Carla Gallardo Flores, Queen's University

Carla E. Gallardo Flores, Lindsay Yu, Elana Kertzman, Che C. Colpitts - Department of Biomedical and Molecular SciencesQueen's University

Suppressing & Conquering

Protein kinase R (PKR) is an innate immune sensor that is activated by double-stranded RNA (dsRNA), leading to the inhibition of eukaryotic translation initiation factor 2A and causing a halt in protein translation and the formation of stress granules (SG).
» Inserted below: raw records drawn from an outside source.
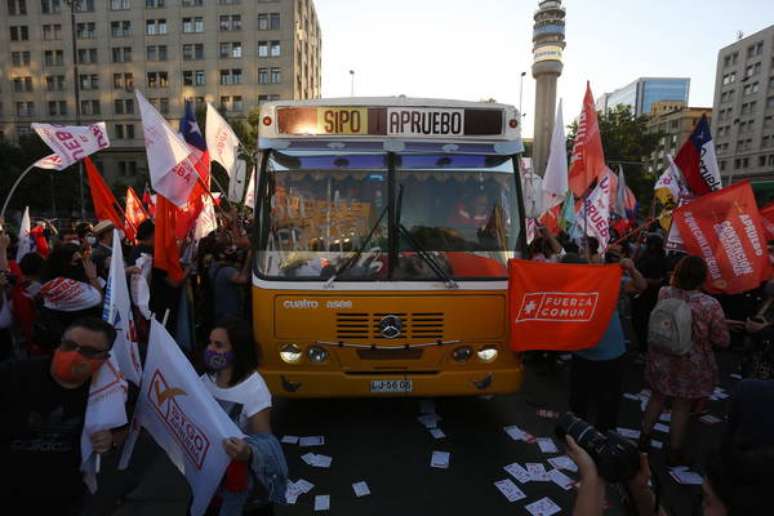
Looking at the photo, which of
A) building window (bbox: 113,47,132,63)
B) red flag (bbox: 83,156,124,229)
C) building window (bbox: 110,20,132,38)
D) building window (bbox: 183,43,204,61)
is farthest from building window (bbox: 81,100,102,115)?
red flag (bbox: 83,156,124,229)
Hepatitis C virus (HCV) non-structural protein 5A (NS5A) has been reported to inhibit PKR. However, PKR is still activated in cells infected with HCV JFH-1. To address this discrepancy, we sought to characterize the potential mechanism(s) of PKR antagonism by NS5A, by comparing NS5A from different HCV strains (J4 and JFH-1) with known viral PKR antagonists, such as poxvirus K3L, in transfection experiments. To determine whether NS5A can directly inhibit PKR activation, we employed a GyrB-PKR construct that is selectively dimerized and activated by coumermycin. Coumermycin treatment led to SG formation and decreased protein synthesis in 293T cells. However, neither NS5A-JFH1 nor NS5A-J4 inhibited GyrB-PKR activation, while K3L, a pseudo-substrate inhibitor of PKR, blocked PKR signaling. We next transfected cells with poly(I:C), a dsRNA mimic, to test whether NS5A inhibits dsRNA-induced PKR activation. Neither NS5A-JFH1 nor NS5A-J4 inhibited PKR activation (autophosphorylation), SG formation, or protein translation. Doxycycline-inducible expression of NS5A in Huh7.5.1 hepatoma cells confirmed that NS5A does not inhibit activation of PKR by dsRNA. We are currently investigating whether NS5A inhibits PKR activation by the 5′-UTR or 3′-UTR regions of HCV RNA, which could activate PKR via stem-loop structures and are known to bind NS5A. Overall, our findings suggest that HCV NS5A is not an effective PKR inhibitor.